Begin Text to read
With the Leap Day release of his second full-length solo album YHLQMDLG, Bad Bunny has achieved feats rarer than a day that comes around once every four years.

Though the set only debuts at No. 2 on this week's Billboard albums chart -- bested by Lil Baby's My Turn, which moves 197,000 equivalent album units -- it does so with an impressive 179,000 units moved itself. That number (accomplished in a shorter sales week than Lil Baby and others, due to its Saturday release) represents the biggest week for a Latin album release since Billboard began tracking titles by equivalent album units in 2014, and also results in YHLQMDLG becoming the highest-charting all-Spanish-language title in the chart's nearly 64-year history.

How did Bad Bunny accomplish this? And will he become the first Latin artist to score an all-Spanish No. 1 album? Billboard staffers debate these questions and more below.

1. Bad Bunny's tremendous first-week numbers for YHLQMDLG represents a new high-water mark not only for his own career, but for Latin trap in general. What's one important thing that Bad Bunny's doing as an artist (or with YHLQMDLG specifically) that's allowed him to get to the head of the pack like this? 

Tatiana Cirisano: The album title says it all. (The acronym stands for Yo Hago Lo Que Me Da La Gana, a mouthful which roughly translates to I Do Whatever I Want.) Bad Bunny has always done whatever he wants, whether that means flaunting acrylic nails, infusing classic reggaetón with punk rock and other influences (more on that later) or making urgent political statements other artists might shy away from. He is boundlessly creative and unafraid to push the boundaries of the genre, and more often than not, he's pushing it forward. YHLQMDLG is bejeweled with the kind of sonic miracles you can only get by taking risks, like the gritty, Linkin Park-esque breakdown of “Hablamos Manana,” operatic outro of “Si Veo a Tu Mama” or the ambitious, glorious chaos of “Safaera.” It's thrilling to watch Bad Bunny be Bad Bunny, and to wonder what he'll do next.

Griselda Flores: I think it’s protecting his individuality in music and lyrics, fashion choices and his persona that has made him stand out in a crowded field of urbano artists. One quality that I truly appreciate from him and that I think has helped him connect with a younger fanbase in the Latinx community is that he doesn’t shy away from politics or social issues in his music -- and also, that he isn’t afraid to defy heteronormative standards of masculinity. He’s the modern reggaetonero we need right now representing Latin culture. He’s showing Latinos that there is no need to adjust to social norms, he’s showing up-and-coming artists that it’s ok to be yourself and that Spanish music can achieve historic success on the Billboard charts and beyond.

Musically, his modern take on reggaetón accepts and celebrates vulnerability with raw and honest lyrics about heartbreak and other topics. But then he gives you a 360-degree turn and becomes this “I do whatever I want” trap superstar... all in one album.
End Text to read
Begin Information shown
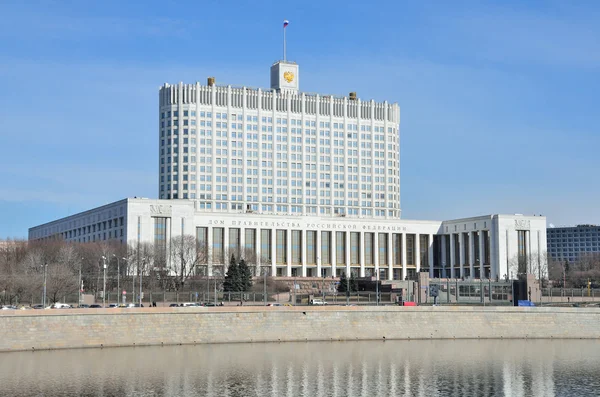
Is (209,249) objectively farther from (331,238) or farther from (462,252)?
End Information shown
* Tasks to perform
(a) Summarize the article about Bad Bunny's YHLQMDLG in two sentences, please.
(b) Write the next part of the article about Bad Bunny's YHLQMDLG, picking up right after its final sentence.
The data are separate material and have no connection to the article about Bad Bunny's YHLQMDLG.

* Task responses
(a) Bad Bunny's YHLQMDLG debuted at No. 2 on the Billboard albums chart with 179,000 equivalent album units, behind Lil Baby's My Turn, making it the biggest week for a Latin album since 2014 and the highest-charting all-Spanish-language title in the chart's history. Billboard staffers credit his success to doing whatever he wants: taking creative risks that push reggaetón forward, addressing politics and social issues, defying heteronormative standards of masculinity, and protecting his individuality.

(b)
Bianca Gracie: As Benito's star continues to ascend, he's become completely unapologetic when it comes to showing just how silly he can get. And now, his fun personality has connected even more with an English-speaking audience, thanks to recent late-night show appearances. Aside from the persona, he continues to push his own sonic boundaries. YHLQMDLG continues his trek of going beyond the ledge of what is expected for Latin artists and that fearlessness really resonates with fans.

Jason Lipshutz: I think the most important thing has been Bad Bunny’s exaltation of the album as a viable format for telling his story — whereas other Latin pop and Latin trap artists have built buzz through a stream of singles and treated subsequent full-lengths as collect-them-all afterthoughts, Bad Bunny has focused on building projects, both solo and collaborative, as contained worlds that fans of all levels need to experience. And because of that, fans have been more interested in checking out a full body of work upon its release.

Andrew Unterberger: His natural blend of easy charisma and unpredictable flamboyance is the stuff star power has always been made of, across all genres and nationalities. But let's also not overlook the importance of having a singular voice, and Bad Bunny's congested-sounding (but somehow still undeniably smooth) croon is one of the most immediately recognizable sounds in pop music right now.

2. In addition to its stellar performance on the albums chart, YHLQMDLG also notches 11 songs on the Billboard Hot 100 this week. Which of the 11 do you think has the best shot of catching on as the breakout hit from the album?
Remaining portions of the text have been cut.